As will the revived Māori party. It scored an election-night upset, winning back the Māori seat of Waiariki from the incumbent Labour candidate, and potentially propelling one Māori MP back into the House. The Māori party will have a nervous wait for the special votes (expected to be over half a million nationwide) to be counted before it can celebrate. But once again a strong and independent Māori voice is likely to be heard in parliament promoting the interests of Māori, by Māori, for Māori.

For the major opposition party, National, last night’s 26.8% party vote represented its worst result since 2002. Given that the latest public opinion polls had been forecasting it landing on 31%, the drop to 27% would have been a major punch in the gut for the leader Judith Collins, the party and its followers.

It’s hard to remember back to pre-pandemic New Zealand politics, but eight months ago National was actually leading Labour in the polls. In February this year National was sitting on 46% support, with Labour at 41%. Labour’s May 2019 budget had not gone down well. Its broken election promises on KiwiBuild houses were a constant embarrassment to the party. Not even Ardern’s handling of the Christchurch mosque terrorist shootings 11 months earlier had resulted in a long-lasting poll improvement.

National will have entered this election year feeling pleased at how little it had dropped in people’s estimation since the 2017 general election, despite its former popular leadership triumvirate of John Key, Bill English and Steven Joyce having retired, and (then) new leader Simon Bridges still getting the hang of his training wheels. The last thing it would have anticipated was for its vote to be almost halved not eight months later.

And then came the pandemic, and the world as we knew it changed. It was Ardern’s making as a prime minister.

The Christchurch mosque shootings, the Whakaari White Island volcanic eruption. It turns out they were a dress rehearsal for the job of leading New Zealand through Covid-19. Closing borders, adopting an elimination strategy, shutting down parts of the economy in different alert levels. New Zealanders literally trusted Ardern with their lives, and for the most part her government delivered, leading the country to have one of the lowest rates of infection and Covid-related deaths in the world. Today most of us can go about our daily lives without worrying we will spread or catch the virus.

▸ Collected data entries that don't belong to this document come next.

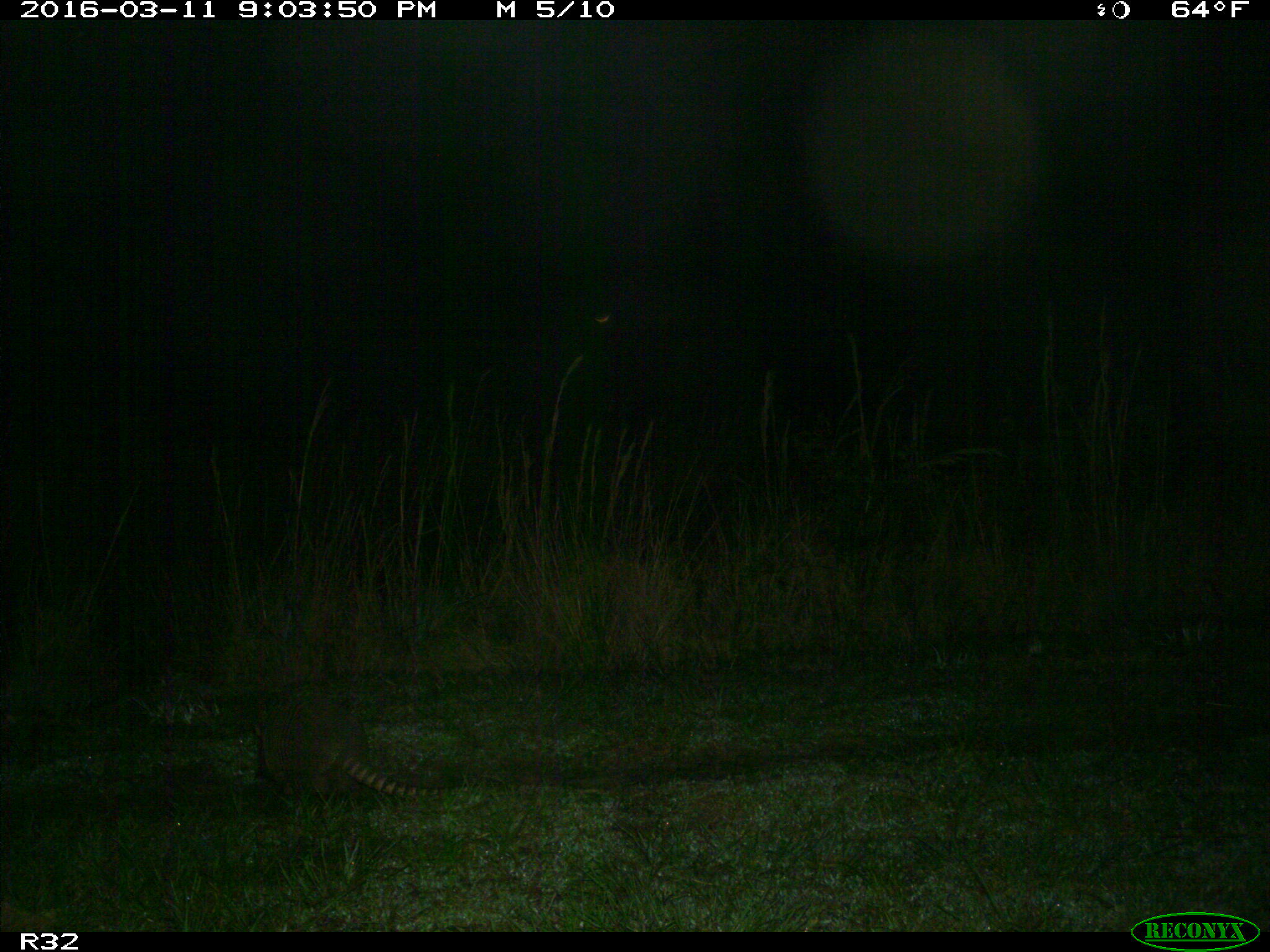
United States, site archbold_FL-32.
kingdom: Animalia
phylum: Chordata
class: Mammalia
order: Cingulata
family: Dasypodidae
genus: Dasypus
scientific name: Dasypus novemcinctus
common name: nine-banded armadillo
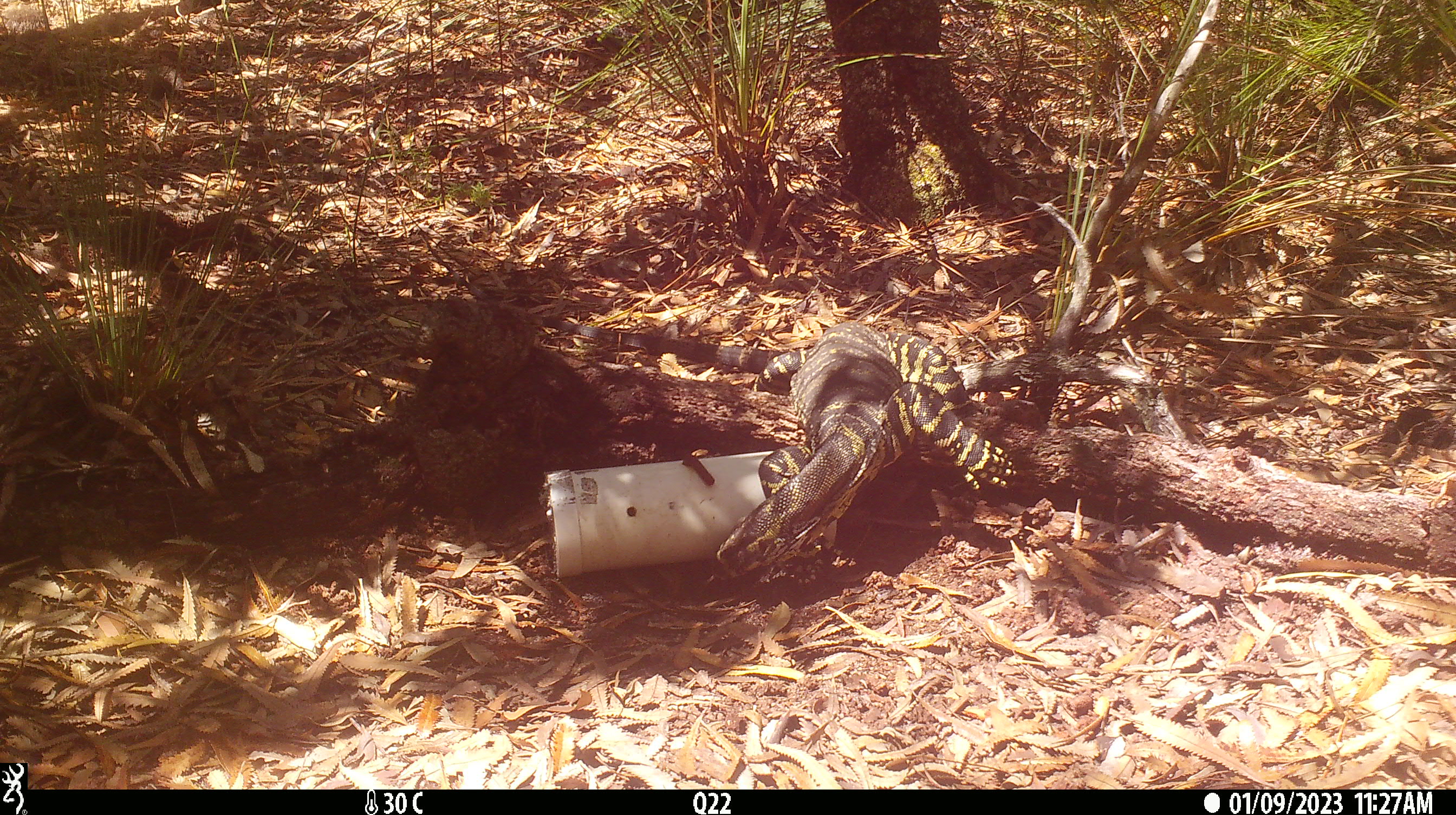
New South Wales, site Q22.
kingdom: Animalia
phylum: Chordata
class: Reptilia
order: Squamata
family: Varanidae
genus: Varanus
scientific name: Varanus varius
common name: lace monitor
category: goanna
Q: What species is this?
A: Goanna (lace monitor) (Varanus varius).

If Ardern rose to the challenge presented by Covid-19, the National party floundered. With no playbook for leading an opposition in a pandemic, National leaders Bridges, then Todd Muller, then Collins simply could not work out how to counter Ardern’s popularity or give voters any real reason to change. National’s main election offerings – job creation, infrastructure spending and support for small business – were not too dissimilar to Labour’s.

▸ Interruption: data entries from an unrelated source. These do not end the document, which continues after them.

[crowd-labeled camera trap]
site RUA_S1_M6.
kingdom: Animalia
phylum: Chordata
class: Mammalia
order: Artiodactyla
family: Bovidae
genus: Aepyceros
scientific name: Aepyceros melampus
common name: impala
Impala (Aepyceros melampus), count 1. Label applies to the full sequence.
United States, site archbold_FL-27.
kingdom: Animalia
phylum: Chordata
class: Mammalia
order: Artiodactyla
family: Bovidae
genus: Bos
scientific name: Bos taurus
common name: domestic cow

In the past, National has relied on the prospects of a tax rise to scare voters away from Labour. It tried to run this line again in 2020. Ardern quickly stopped it at the pass and ruled out adopting the wealth tax the Green party were proposing. Labour is still proposing an income tax rise for those earning over $180,000 a year, but this did not deter voters who know that something has to be done to curb rising income inequality, and who see a tax on the rich as part of the solution.

National will now need to take time out to regroup. Because National didn’t technically “lose” the 2017 election (when it won 44.4% of the party vote to Labour’s 36.9%) it hasn’t yet gone through the blood-letting and renewal phase required before voters decide to return their support to it. Expect lots of change in leadership and direction over the next 18 months.

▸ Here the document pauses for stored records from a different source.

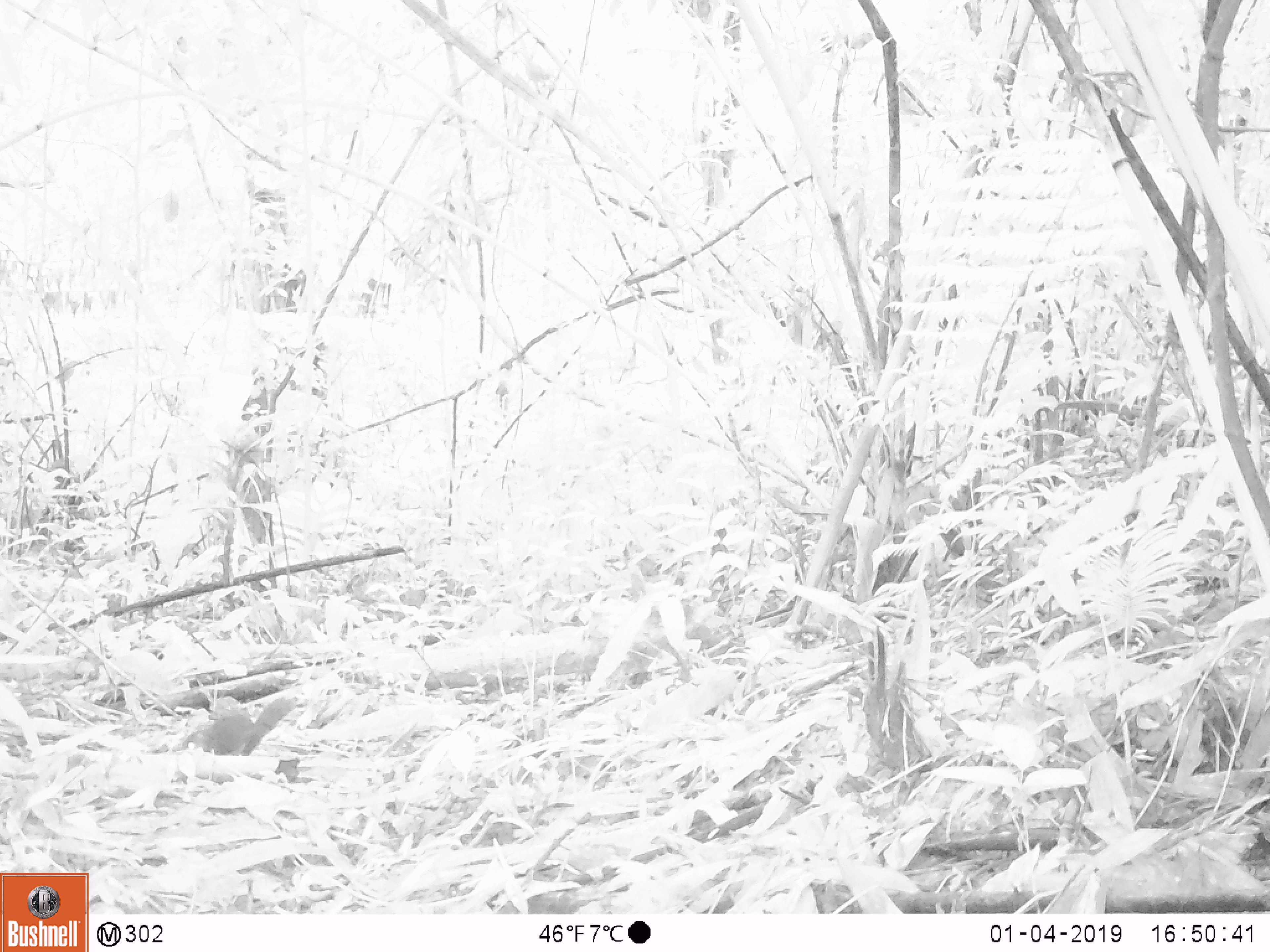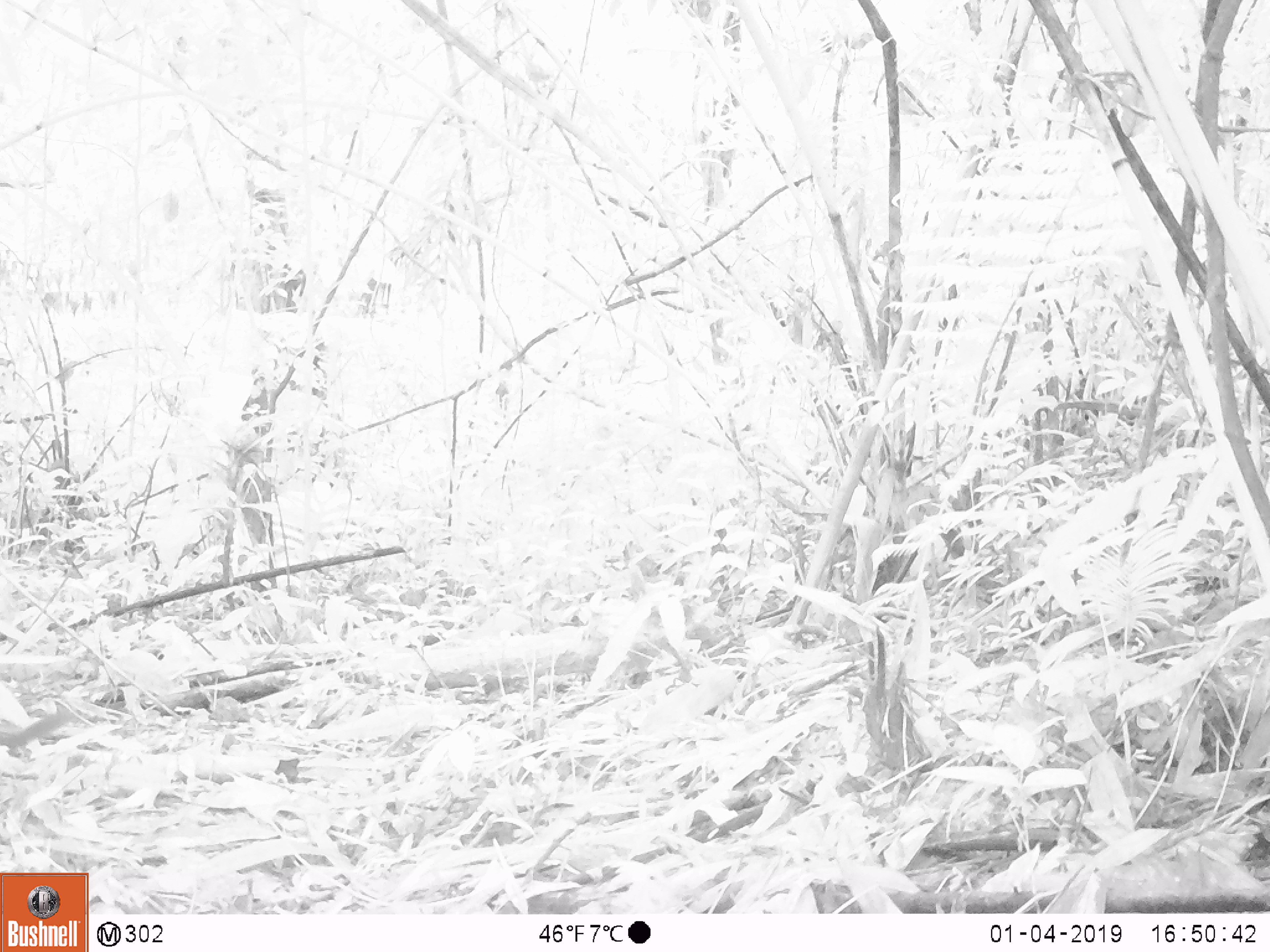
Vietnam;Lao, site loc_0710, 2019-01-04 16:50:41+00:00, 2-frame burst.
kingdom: Animalia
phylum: Chordata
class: Mammalia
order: Rodentia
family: Sciuridae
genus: Dremomys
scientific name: Dremomys rufigenis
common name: red-cheeked squirrel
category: red cheeked squirrel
Red cheeked squirrel (red-cheeked squirrel) (Dremomys rufigenis). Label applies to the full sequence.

Labour’s election night euphoria will not last long. Never before has there been such a weight of expectation on it to deliver for, in Ardern’s words in her victory speech, “all New Zealanders”. All eyes will also be on Ardern as she decides whether to go into some arrangement with the Greens. Labour doesn’t need them to form a government, but may consider it better to keep them inside the tent than out, so it can return to managing the economic recovery without having to be pestered by disgruntled noises coming from a former “frenemy” on the left.

Claire Robinson is professor of communication design at Massey University in Wellington.